JMIR AI. 2024 Jan 25:3:e49784. doi: 10.2196/49784.

Abstract

Background: Despite its high lethality, sepsis can be difficult to detect on initial presentation to the emergency department (ED). Machine learning-based tools may provide avenues for earlier detection and lifesaving intervention.

Objective: The study aimed to predict sepsis at the time of ED triage using natural language processing of nursing triage notes and available clinical data.

Methods: We constructed a retrospective cohort of all 1,234,434 consecutive ED encounters in 2015-2021 from 4 separate clinically heterogeneous academically affiliated EDs. After exclusion criteria were applied, the final cohort included 1,059,386 adult ED encounters. The primary outcome criteria for sepsis were presumed severe infection and acute organ dysfunction. After vectorization and dimensional reduction of triage notes and clinical data available at triage, a decision tree-based ensemble (time-of-triage) model was trained to predict sepsis using the training subset (n=950,921). A separate (comprehensive) model was trained using these data and laboratory data, as it became available at 1-hour intervals, after triage. Model performances were evaluated using the test (n=108,465) subset.

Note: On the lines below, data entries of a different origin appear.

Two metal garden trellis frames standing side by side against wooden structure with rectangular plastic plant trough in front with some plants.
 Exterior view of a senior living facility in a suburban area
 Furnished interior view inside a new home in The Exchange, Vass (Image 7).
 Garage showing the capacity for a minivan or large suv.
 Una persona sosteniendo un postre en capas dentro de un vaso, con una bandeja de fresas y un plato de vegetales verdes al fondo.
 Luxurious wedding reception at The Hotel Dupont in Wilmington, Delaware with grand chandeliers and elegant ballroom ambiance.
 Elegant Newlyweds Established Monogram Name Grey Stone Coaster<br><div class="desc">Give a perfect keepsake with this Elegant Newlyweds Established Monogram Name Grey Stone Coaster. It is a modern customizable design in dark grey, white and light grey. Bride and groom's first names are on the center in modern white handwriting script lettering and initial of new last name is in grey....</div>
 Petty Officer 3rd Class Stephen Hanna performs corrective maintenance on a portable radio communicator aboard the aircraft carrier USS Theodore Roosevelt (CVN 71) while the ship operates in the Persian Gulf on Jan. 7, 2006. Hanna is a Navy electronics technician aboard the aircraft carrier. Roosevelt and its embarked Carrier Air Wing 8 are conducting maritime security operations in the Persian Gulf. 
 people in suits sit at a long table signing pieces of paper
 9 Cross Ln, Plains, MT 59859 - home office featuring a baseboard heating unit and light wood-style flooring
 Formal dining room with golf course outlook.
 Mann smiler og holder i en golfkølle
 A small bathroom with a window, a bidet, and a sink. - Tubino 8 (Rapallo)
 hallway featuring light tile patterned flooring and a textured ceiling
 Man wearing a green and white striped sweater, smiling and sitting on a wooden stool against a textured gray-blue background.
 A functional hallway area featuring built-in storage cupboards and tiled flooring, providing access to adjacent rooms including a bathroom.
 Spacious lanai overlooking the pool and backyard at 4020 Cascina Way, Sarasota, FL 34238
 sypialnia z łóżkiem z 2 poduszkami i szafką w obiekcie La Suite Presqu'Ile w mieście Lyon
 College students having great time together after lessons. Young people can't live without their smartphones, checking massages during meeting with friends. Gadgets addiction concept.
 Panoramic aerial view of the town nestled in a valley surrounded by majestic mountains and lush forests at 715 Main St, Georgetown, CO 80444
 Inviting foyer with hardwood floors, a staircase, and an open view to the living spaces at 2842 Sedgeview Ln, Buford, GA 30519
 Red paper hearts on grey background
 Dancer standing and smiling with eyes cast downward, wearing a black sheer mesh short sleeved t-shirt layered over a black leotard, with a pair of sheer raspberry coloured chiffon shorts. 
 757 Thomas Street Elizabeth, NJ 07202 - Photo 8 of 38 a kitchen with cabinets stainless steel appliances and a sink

Results: Sepsis occurred in 35,318 encounters (incidence 3.45%). For sepsis prediction at the time of patient triage, using the primary definition, the area under the receiver operating characteristic curve (AUC) and macro F1-score for sepsis were 0.94 and 0.61, respectively. Sensitivity, specificity, and false positive rate were 0.87, 0.85, and 0.15, respectively. The time-of-triage model accurately predicted sepsis in 76% (1635/2150) of sepsis cases where sepsis screening was not initiated at triage and 97.5% (1630/1671) of cases where sepsis screening was initiated at triage. Positive and negative predictive values were 0.18 and 0.99, respectively. For sepsis prediction using laboratory data available each hour after ED arrival, the AUC peaked to 0.97 at 12 hours. Similar results were obtained when stratifying by hospital and when Centers for Disease Control and Prevention hospital toolkit for adult sepsis surveillance criteria were used to define sepsis. Among septic cases, sepsis was predicted in 36.1% (1375/3814), 49.9% (1902/3814), and 68.3% (2604/3814) of encounters, respectively, at 3, 2, and 1 hours prior to the first intravenous antibiotic order or where antibiotics where not ordered within the first 12 hours.

Conclusions: Sepsis can accurately be predicted at ED presentation using nursing triage notes and clinical information available at the time of triage. This indicates that machine learning can facilitate timely and reliable alerting for intervention. Free-text data can improve the performance of predictive modeling at the time of triage and throughout the ED course.

Keywords: emergency department; machine learning; natural language processing; sepsis; triage.